* **Records shown**
[start]
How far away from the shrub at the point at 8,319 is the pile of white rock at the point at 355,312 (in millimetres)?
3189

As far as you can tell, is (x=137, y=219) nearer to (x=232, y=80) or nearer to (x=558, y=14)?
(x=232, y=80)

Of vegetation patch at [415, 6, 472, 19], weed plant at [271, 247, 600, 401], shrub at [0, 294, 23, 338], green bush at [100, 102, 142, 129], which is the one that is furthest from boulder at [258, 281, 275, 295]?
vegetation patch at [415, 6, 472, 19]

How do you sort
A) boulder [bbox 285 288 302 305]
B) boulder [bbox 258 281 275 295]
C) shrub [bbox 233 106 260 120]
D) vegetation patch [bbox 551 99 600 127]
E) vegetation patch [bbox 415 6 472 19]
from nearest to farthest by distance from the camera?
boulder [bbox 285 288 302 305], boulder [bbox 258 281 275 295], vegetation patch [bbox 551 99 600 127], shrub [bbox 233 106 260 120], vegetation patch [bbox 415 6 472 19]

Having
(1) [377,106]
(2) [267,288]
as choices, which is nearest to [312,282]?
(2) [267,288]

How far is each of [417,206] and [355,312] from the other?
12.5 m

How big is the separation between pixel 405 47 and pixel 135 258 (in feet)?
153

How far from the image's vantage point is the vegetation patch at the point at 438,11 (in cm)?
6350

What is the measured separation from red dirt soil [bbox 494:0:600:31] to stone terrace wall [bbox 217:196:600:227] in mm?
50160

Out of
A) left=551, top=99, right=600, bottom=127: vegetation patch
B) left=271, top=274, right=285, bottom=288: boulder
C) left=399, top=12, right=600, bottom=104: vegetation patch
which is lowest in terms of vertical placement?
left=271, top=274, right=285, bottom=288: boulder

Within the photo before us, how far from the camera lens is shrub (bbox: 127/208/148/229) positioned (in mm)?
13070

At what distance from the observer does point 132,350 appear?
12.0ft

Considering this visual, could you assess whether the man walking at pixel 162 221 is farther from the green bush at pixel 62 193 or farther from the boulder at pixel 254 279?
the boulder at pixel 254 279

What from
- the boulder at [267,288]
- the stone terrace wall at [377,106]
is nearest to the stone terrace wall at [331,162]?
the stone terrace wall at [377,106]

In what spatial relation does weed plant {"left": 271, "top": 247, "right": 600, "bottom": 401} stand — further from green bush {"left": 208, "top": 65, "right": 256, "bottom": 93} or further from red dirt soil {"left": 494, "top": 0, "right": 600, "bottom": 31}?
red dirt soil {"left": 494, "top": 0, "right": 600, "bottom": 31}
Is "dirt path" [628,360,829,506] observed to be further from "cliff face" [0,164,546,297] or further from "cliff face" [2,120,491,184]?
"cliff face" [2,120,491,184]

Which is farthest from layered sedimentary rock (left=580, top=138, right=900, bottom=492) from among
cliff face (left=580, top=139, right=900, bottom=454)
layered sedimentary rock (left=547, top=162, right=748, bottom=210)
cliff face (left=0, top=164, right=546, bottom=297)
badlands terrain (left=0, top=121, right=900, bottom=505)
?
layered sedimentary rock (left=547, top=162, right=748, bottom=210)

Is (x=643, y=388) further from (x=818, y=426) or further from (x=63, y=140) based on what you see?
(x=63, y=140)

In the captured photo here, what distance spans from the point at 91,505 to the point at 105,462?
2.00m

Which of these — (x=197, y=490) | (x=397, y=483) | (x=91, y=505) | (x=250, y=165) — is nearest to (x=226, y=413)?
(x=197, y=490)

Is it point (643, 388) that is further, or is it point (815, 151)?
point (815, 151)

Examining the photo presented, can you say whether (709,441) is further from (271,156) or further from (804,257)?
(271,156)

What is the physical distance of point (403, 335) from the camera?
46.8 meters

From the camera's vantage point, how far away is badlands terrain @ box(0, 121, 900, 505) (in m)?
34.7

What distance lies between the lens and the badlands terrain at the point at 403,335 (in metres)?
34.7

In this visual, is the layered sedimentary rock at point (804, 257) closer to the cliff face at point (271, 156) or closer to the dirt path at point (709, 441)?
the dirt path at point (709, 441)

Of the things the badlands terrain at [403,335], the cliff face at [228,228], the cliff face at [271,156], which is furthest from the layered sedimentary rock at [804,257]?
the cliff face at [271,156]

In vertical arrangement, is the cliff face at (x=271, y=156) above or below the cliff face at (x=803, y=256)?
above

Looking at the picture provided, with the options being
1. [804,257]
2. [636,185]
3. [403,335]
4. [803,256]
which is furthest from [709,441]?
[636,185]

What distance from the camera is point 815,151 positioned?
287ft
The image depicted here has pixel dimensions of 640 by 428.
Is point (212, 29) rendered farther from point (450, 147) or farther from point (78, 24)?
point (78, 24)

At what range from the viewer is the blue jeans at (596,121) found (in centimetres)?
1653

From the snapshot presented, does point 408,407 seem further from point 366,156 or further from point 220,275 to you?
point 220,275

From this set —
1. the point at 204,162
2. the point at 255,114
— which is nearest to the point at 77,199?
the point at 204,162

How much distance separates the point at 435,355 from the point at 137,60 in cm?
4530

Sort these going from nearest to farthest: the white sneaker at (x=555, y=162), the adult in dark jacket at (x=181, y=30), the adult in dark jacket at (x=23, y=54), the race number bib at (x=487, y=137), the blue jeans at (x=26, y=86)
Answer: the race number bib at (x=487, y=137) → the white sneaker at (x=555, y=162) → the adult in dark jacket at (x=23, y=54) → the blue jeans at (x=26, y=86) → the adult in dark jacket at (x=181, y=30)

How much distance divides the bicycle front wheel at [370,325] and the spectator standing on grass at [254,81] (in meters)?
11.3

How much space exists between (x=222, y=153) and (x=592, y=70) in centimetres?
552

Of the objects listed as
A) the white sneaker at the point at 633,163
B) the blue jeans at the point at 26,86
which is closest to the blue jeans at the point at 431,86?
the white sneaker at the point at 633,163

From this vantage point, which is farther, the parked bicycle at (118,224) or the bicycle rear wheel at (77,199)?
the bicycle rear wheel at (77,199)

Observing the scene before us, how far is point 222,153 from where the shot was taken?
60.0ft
[end]
* **Exercise aim**
All of the entries should be written out again exactly.

* **Output of the task**
How far away from the shrub at the point at 8,319 is the pile of white rock at the point at 355,312 (in millimetres)?
3189

As far as you can tell, is (x=137, y=219) nearer to (x=232, y=80) or nearer to (x=558, y=14)?
(x=232, y=80)

Of vegetation patch at [415, 6, 472, 19], weed plant at [271, 247, 600, 401], shrub at [0, 294, 23, 338], green bush at [100, 102, 142, 129], which is the one that is furthest from boulder at [258, 281, 275, 295]?
vegetation patch at [415, 6, 472, 19]

How do you sort
A) boulder [bbox 285 288 302 305]
B) boulder [bbox 258 281 275 295]
C) shrub [bbox 233 106 260 120]
D) vegetation patch [bbox 551 99 600 127]
E) vegetation patch [bbox 415 6 472 19]
from nearest to farthest by distance from the camera?
boulder [bbox 285 288 302 305], boulder [bbox 258 281 275 295], vegetation patch [bbox 551 99 600 127], shrub [bbox 233 106 260 120], vegetation patch [bbox 415 6 472 19]

Having
(1) [377,106]
(2) [267,288]
as choices, which is nearest to [312,282]?
(2) [267,288]

How far is each of [417,206] and [355,312] from the other?
12.5 m

How big is the separation between pixel 405 47 and pixel 135 258 (in feet)?
153

How far from the image's vantage point is the vegetation patch at the point at 438,11 (in cm)?
6350

What is the measured separation from red dirt soil [bbox 494:0:600:31] to stone terrace wall [bbox 217:196:600:227] in mm?
50160

Out of
A) left=551, top=99, right=600, bottom=127: vegetation patch
B) left=271, top=274, right=285, bottom=288: boulder
C) left=399, top=12, right=600, bottom=104: vegetation patch
which is lowest in terms of vertical placement?
left=271, top=274, right=285, bottom=288: boulder

Within the photo before us, how far from the camera lens is shrub (bbox: 127/208/148/229) positioned (in mm)?
13070

At what distance from the observer does point 132,350 appear?
12.0ft

Considering this visual, could you assess whether the man walking at pixel 162 221 is farther from the green bush at pixel 62 193 or farther from the boulder at pixel 254 279?
the boulder at pixel 254 279

What from
- the boulder at [267,288]
- the stone terrace wall at [377,106]
is nearest to the stone terrace wall at [331,162]?
the stone terrace wall at [377,106]

In what spatial relation does weed plant {"left": 271, "top": 247, "right": 600, "bottom": 401} stand — further from green bush {"left": 208, "top": 65, "right": 256, "bottom": 93} or further from red dirt soil {"left": 494, "top": 0, "right": 600, "bottom": 31}?
red dirt soil {"left": 494, "top": 0, "right": 600, "bottom": 31}
Is "dirt path" [628,360,829,506] observed to be further from "cliff face" [0,164,546,297] or further from "cliff face" [2,120,491,184]?
"cliff face" [2,120,491,184]

Which is farthest from layered sedimentary rock (left=580, top=138, right=900, bottom=492) from among
cliff face (left=580, top=139, right=900, bottom=454)
layered sedimentary rock (left=547, top=162, right=748, bottom=210)
cliff face (left=0, top=164, right=546, bottom=297)
badlands terrain (left=0, top=121, right=900, bottom=505)
?
layered sedimentary rock (left=547, top=162, right=748, bottom=210)

Is (x=643, y=388) further from (x=818, y=426) or further from (x=63, y=140) based on what you see?
(x=63, y=140)

In the captured photo here, what distance spans from the point at 91,505 to the point at 105,462?
2.00m

Which of these — (x=197, y=490) | (x=397, y=483) | (x=91, y=505) | (x=250, y=165) — is nearest to (x=226, y=413)?
(x=197, y=490)

Is it point (643, 388) that is further, or is it point (815, 151)?
point (815, 151)

Examining the photo presented, can you say whether (709,441) is further from (271,156) or further from (804,257)?
(271,156)

What is the physical distance of point (403, 335) from the camera?
46.8 meters

From the camera's vantage point, how far away is badlands terrain @ box(0, 121, 900, 505) (in m)?
34.7

What distance lies between the lens and the badlands terrain at the point at 403,335 (in metres)?
34.7

In this visual, is the layered sedimentary rock at point (804, 257) closer to the cliff face at point (271, 156) or closer to the dirt path at point (709, 441)?
the dirt path at point (709, 441)

Of the things the badlands terrain at [403,335], the cliff face at [228,228], the cliff face at [271,156], which is furthest from the layered sedimentary rock at [804,257]?
the cliff face at [271,156]

In vertical arrangement, is the cliff face at (x=271, y=156) above or below the cliff face at (x=803, y=256)?
above

Looking at the picture provided, with the options being
1. [804,257]
2. [636,185]
3. [403,335]
4. [803,256]
which is furthest from [709,441]?
[636,185]

What distance from the camera is point 815,151 positioned?
287ft
The image depicted here has pixel dimensions of 640 by 428.
Is point (212, 29) rendered farther from point (450, 147) or farther from point (78, 24)?
point (78, 24)

At what range from the viewer is the blue jeans at (596,121) found (in centimetres)?
1653

From the snapshot presented, does point 408,407 seem further from point 366,156 or further from point 220,275 to you?
point 220,275

From this set —
1. the point at 204,162
2. the point at 255,114
— which is nearest to the point at 77,199?
the point at 204,162

How much distance separates the point at 435,355 from the point at 137,60 in cm?
4530

Sort these going from nearest to farthest: the white sneaker at (x=555, y=162), the adult in dark jacket at (x=181, y=30), the adult in dark jacket at (x=23, y=54), the race number bib at (x=487, y=137), the blue jeans at (x=26, y=86)
Answer: the race number bib at (x=487, y=137) → the white sneaker at (x=555, y=162) → the adult in dark jacket at (x=23, y=54) → the blue jeans at (x=26, y=86) → the adult in dark jacket at (x=181, y=30)

How much distance divides the bicycle front wheel at [370,325] and the spectator standing on grass at [254,81] (in meters)?
11.3

How much space exists between (x=222, y=153) and (x=592, y=70) in centimetres?
552

Of the objects listed as
A) the white sneaker at the point at 633,163
B) the blue jeans at the point at 26,86
which is closest to the blue jeans at the point at 431,86?
the white sneaker at the point at 633,163

From this vantage point, which is farther, the parked bicycle at (118,224) or the bicycle rear wheel at (77,199)?
the bicycle rear wheel at (77,199)

Observing the scene before us, how far is point 222,153 from where the shot was taken?
60.0ft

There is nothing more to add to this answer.